- [What you have to do] If pictures appear in the lines below, skip them and copy exactly the lines from the one containing "IICT Hyderabad Admit Card" through the one containing "Estratificar = descrever", and nothing else.

Web page caption snippets:
▶

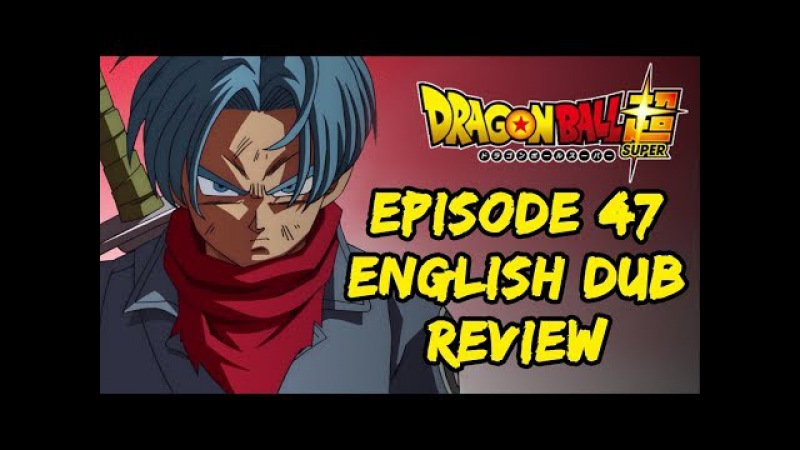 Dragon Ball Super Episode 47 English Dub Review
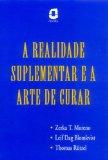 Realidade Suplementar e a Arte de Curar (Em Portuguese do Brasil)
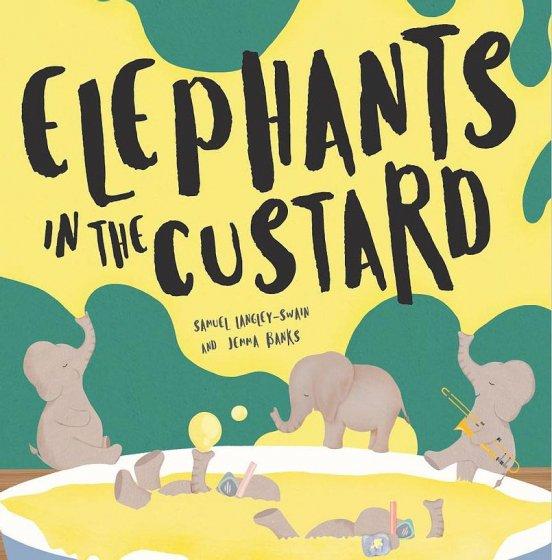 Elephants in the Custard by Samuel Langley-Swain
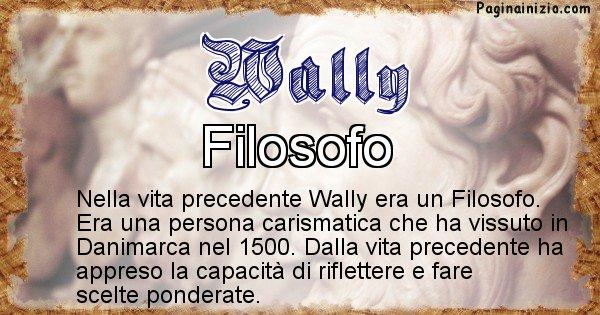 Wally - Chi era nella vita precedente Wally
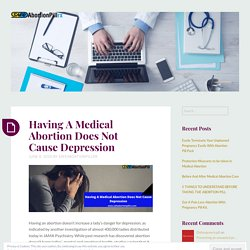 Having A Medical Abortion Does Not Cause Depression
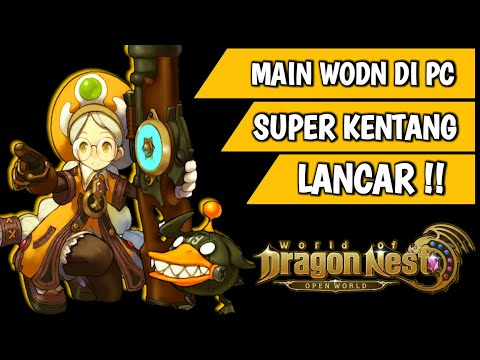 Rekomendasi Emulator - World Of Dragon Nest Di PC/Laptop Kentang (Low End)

◀
▶

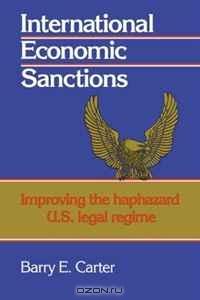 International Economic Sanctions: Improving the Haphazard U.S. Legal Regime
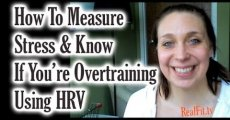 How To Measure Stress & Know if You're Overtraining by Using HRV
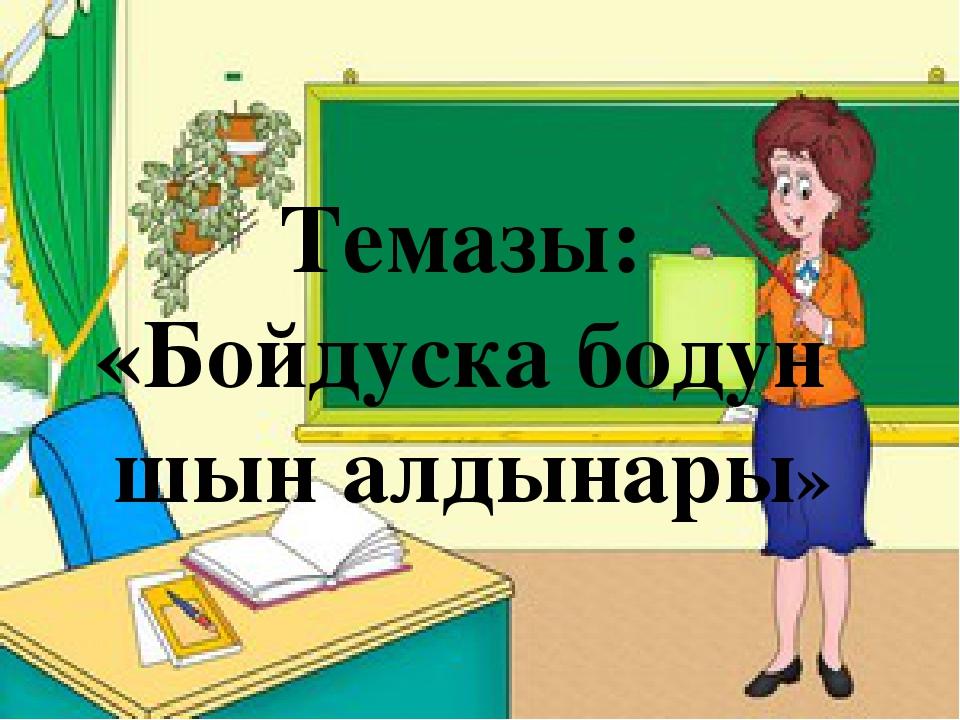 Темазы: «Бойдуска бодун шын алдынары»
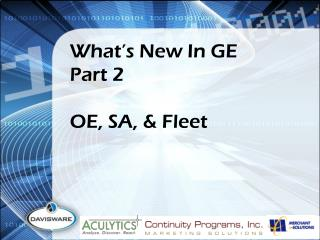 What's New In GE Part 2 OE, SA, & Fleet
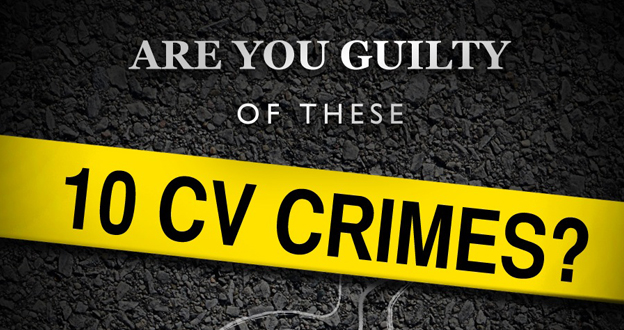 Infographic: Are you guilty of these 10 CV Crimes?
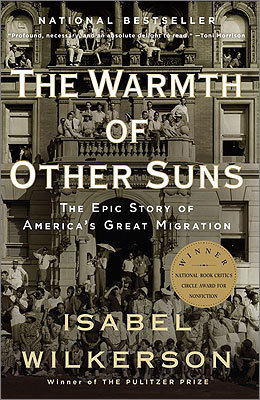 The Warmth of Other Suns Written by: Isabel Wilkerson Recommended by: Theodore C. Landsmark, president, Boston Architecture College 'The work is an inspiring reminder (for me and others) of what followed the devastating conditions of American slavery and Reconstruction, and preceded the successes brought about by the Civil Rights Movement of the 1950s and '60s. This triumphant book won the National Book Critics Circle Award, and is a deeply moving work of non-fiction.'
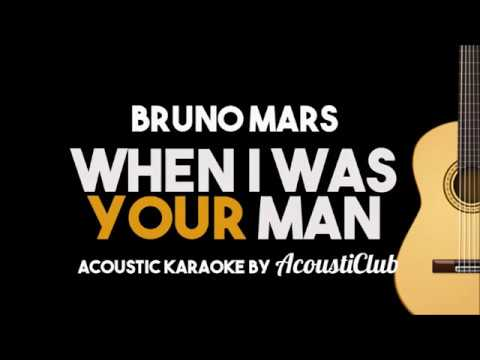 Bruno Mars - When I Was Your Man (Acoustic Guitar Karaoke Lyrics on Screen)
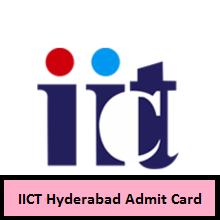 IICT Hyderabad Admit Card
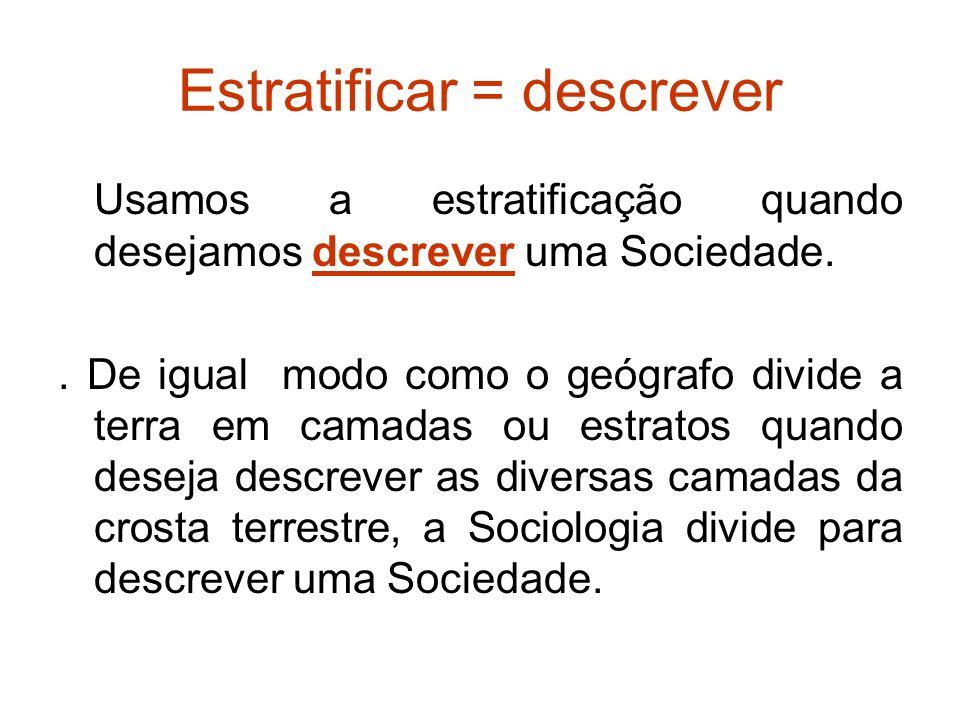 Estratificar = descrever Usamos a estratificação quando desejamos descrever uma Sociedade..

◀

- [Result for this exercise]
 IICT Hyderabad Admit Card
 Estratificar = descrever Usamos a estratificação quando desejamos descrever uma Sociedade..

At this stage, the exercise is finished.